- Exercise instructions
Across the material below, how many lines hold the word "species"? Only the number should be given.

- Exercise inputs
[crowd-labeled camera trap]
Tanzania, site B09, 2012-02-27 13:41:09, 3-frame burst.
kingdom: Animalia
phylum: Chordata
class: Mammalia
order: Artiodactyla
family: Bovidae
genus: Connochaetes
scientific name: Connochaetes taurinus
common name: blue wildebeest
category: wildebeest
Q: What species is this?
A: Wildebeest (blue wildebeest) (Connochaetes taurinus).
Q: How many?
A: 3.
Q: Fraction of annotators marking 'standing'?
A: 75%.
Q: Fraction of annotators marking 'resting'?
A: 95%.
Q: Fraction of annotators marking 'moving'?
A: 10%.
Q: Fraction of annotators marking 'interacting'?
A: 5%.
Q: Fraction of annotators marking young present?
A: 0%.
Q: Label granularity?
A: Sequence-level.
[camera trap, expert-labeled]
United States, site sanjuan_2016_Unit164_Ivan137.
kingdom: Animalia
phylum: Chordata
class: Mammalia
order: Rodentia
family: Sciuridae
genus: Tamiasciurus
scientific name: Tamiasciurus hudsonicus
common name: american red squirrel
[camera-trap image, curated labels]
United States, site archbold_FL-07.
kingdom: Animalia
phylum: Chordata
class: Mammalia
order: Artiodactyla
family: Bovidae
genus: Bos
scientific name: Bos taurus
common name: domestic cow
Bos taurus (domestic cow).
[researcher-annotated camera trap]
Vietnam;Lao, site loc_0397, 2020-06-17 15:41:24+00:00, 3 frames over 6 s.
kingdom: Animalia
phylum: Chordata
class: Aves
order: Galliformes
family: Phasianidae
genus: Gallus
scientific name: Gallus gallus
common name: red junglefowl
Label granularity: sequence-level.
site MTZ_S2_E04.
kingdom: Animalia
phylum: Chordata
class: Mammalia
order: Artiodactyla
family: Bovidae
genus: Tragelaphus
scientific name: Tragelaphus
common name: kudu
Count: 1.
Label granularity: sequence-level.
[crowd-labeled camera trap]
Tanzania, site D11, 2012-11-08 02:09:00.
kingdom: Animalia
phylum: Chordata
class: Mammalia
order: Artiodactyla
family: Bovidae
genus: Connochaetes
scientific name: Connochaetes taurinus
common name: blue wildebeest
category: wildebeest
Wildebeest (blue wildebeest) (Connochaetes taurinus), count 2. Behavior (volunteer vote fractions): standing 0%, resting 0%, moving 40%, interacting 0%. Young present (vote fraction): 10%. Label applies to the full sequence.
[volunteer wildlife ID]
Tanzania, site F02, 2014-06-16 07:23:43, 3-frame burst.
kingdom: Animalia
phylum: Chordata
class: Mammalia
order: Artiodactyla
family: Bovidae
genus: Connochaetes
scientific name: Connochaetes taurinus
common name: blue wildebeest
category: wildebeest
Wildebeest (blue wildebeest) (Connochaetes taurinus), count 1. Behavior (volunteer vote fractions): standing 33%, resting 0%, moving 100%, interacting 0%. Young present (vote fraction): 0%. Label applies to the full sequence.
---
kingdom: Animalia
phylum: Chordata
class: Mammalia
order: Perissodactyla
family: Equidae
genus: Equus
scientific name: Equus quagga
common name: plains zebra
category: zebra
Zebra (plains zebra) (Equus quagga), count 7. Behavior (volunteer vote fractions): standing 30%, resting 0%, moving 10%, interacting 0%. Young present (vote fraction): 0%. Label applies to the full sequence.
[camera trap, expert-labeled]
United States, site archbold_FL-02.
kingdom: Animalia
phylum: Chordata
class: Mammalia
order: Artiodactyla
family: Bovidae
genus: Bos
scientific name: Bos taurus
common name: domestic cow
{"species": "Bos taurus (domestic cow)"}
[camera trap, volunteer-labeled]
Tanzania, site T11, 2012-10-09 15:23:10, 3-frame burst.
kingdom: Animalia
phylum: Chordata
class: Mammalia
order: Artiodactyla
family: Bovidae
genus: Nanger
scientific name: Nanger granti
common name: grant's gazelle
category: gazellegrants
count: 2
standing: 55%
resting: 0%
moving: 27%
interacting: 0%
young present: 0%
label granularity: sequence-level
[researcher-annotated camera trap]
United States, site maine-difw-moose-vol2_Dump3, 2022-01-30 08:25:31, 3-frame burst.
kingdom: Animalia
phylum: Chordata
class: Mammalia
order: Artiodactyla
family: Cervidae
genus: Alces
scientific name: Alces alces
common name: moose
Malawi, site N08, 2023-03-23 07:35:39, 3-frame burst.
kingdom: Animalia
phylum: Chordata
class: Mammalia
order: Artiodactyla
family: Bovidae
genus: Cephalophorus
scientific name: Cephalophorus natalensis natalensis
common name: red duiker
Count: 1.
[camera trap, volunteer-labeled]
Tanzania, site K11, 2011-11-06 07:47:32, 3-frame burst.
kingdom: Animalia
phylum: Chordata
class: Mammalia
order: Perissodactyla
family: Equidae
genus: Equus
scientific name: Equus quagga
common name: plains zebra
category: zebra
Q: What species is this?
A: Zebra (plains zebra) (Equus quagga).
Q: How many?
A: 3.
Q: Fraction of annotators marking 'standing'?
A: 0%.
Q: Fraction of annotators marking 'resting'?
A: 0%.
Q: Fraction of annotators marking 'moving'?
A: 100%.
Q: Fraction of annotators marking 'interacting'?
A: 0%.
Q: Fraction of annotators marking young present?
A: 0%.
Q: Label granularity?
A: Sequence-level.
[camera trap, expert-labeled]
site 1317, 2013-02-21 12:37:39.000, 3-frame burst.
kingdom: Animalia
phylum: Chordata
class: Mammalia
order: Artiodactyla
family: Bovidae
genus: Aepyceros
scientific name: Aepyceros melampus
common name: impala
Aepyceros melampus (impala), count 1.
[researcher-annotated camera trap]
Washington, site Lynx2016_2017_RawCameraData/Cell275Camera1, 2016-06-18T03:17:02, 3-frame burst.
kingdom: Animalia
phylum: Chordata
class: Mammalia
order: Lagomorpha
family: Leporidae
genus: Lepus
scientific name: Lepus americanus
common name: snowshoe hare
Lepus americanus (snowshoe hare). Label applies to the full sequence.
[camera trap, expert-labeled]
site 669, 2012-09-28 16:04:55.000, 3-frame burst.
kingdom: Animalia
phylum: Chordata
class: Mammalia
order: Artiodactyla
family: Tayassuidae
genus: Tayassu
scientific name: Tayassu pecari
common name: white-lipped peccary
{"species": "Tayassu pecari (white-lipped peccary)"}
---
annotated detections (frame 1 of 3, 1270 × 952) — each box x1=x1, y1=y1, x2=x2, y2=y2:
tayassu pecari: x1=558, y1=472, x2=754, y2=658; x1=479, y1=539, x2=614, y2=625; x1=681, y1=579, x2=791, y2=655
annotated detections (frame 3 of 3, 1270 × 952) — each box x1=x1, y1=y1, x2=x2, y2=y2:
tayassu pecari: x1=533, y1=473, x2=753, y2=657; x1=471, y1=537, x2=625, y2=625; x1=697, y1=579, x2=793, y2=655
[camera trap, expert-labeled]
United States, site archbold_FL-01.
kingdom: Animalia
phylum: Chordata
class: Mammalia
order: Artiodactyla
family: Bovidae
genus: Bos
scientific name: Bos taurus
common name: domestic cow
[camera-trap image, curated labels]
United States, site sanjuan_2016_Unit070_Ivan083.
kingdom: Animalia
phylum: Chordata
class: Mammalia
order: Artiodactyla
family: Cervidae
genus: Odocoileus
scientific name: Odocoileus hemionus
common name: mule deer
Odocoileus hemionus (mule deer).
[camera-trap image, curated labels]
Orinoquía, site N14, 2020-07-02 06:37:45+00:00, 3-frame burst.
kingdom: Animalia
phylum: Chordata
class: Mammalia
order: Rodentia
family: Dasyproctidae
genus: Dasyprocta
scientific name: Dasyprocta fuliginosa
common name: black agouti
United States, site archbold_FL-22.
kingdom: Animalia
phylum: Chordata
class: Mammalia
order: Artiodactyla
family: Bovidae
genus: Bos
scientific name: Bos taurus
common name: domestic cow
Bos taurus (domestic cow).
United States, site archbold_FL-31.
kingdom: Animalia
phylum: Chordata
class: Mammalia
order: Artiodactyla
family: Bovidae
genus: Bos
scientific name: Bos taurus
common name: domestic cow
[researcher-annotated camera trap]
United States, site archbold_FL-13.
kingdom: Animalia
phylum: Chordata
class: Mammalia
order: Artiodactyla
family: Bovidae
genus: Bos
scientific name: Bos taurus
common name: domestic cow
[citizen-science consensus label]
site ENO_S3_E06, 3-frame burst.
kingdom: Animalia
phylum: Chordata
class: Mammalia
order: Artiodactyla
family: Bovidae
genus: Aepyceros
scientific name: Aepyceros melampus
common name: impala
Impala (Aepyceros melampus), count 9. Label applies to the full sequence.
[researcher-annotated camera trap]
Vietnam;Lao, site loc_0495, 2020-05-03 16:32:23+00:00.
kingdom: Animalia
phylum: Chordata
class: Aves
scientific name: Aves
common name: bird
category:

- Solution for this problem
4